■ **Extract provided**
::::::::
By Indira Walsh (‘19) and Erin Walsh (‘21)

Photo courtesy of Amnesty International Canada

Turkish President Recep Tayyip Erdogan has vowed to reveal the full extent of what his aides are calling the Saudi-directed murder and attempted cover-up of Saudi Arabian journalist Jamal Khashoggi in Istanbul.


The Saudi Arabian government has been accused of torturing and later cutting Khashoggi’s body to pieces inside Istanbul's Saudi consulate. The Crown Prince, known as MBS, has been found by the CIA to have given the order for Khashoggi to be killed.


According to The Washington Post, there is conclusive evidence that “at least 12 members of the Saudi team are connected to Saudi security services, and several have links to [Crown Prince Mohammed bin Salman], according to a review of passport records, social media, local media reports and other material.”


These 12 members were all traveling on planes and entered the Saudi consulate in Istanbul before Khashoggi arrived.


Though President Erdoğan stated that he had provided alleged recordings of Khashoggi’s death to the United States, to Germany, to France, to Britain and to other countries, only Canada recognized that they had both received and listened to the tape.


Many people believe that changing United States policy towards Saudi Arabia would weaken financial interests.


Vox reported that “A good sign that Trump’s argument on this score doesn’t make sense is that he keeps making factually inaccurate assertions about it. In Tuesday’s statement, for example, he repeated an earlier reference to a nonexistent $450 billion deal he supposedly struck with the Saudi government. In his October version of this fake deal, it was going to produce a million jobs. But as Alexia Fernández Campbell has written several times for Vox, Trump is massively overstating the jobs impact of Saudi arms sales. The entire US defense production industry employs fewer than 400,000 people, so there can’t possibly be a million jobs tied up specifically in Saudi-related production.”


In other words, Saudi Arabia receives access to advanced military technology for their war in Yemen, but in terms of the American economy, these transactions are completed at a cost to the United States because the people and equipment employed could be building things for Americans to use instead.
::::::::
■ **Tasks and exercises**
1. In the article on the killing of Jamal Khashoggi, which country acknowledged that it had both received and listened to the alleged recording of his death?
2. Extend the article on the killing of Jamal Khashoggi, picking up after its final paragraph.

■ **Dataset section**
::::::::
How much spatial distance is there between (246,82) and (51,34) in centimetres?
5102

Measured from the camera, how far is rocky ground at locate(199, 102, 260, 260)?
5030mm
::::::::
■ **Per-task answers**
1. Canada

2.
Matthew Yglesias noted that “‘Don’t murder our people’ and ‘Don’t use embassies located in allied countries as killing zones’ are not airy values. They are interests too. The United States is a major global power, and Saudi Arabia is a midsize country at best. We have an interest in not being pushed around by our client state, and it’s ridiculous to accept the framing that us giving them access to advanced military technology is a favor they do for us. The global economy has changed enormously since the 1980s, and the United States no longer relies on Saudi oil production to keep prices moderate; the American defense industry is not a major source of jobs, anyway.”


According to Patrick Wintour of The Guardian, though there have been limited efforts on the part of other nations to place pressure on Saudi Arabia, “Canada has taken a tough line on Saudi Arabia’s human rights record for months, provoking reprisals from Riyadh, including the withdrawal of investment. The dispute over the tape is important as it concerns Erdoğan’s credibility. He has been pushing for the west to demand that Saudi Arabia hand over the alleged culprits behind the admitted killing. He has also implied that Prince Mohammed was aware of the plot to kill Khashoggi and that it was not a rogue operation undertaken by Saudi intelligence without his knowledge or permission.”


Jamal Khashoggi is not the only journalist to have suffered this fate.

The United Nations Educational, Scientific and Cultural Organisation (UNESCO) noted that between 2006 and 2017, over 1,000 journalists were killed for reporting the news and bringing information to the public.


During 2006-2017, a journalist was killed every four days.


In nine out of ten cases, the perpetrators are unpunished.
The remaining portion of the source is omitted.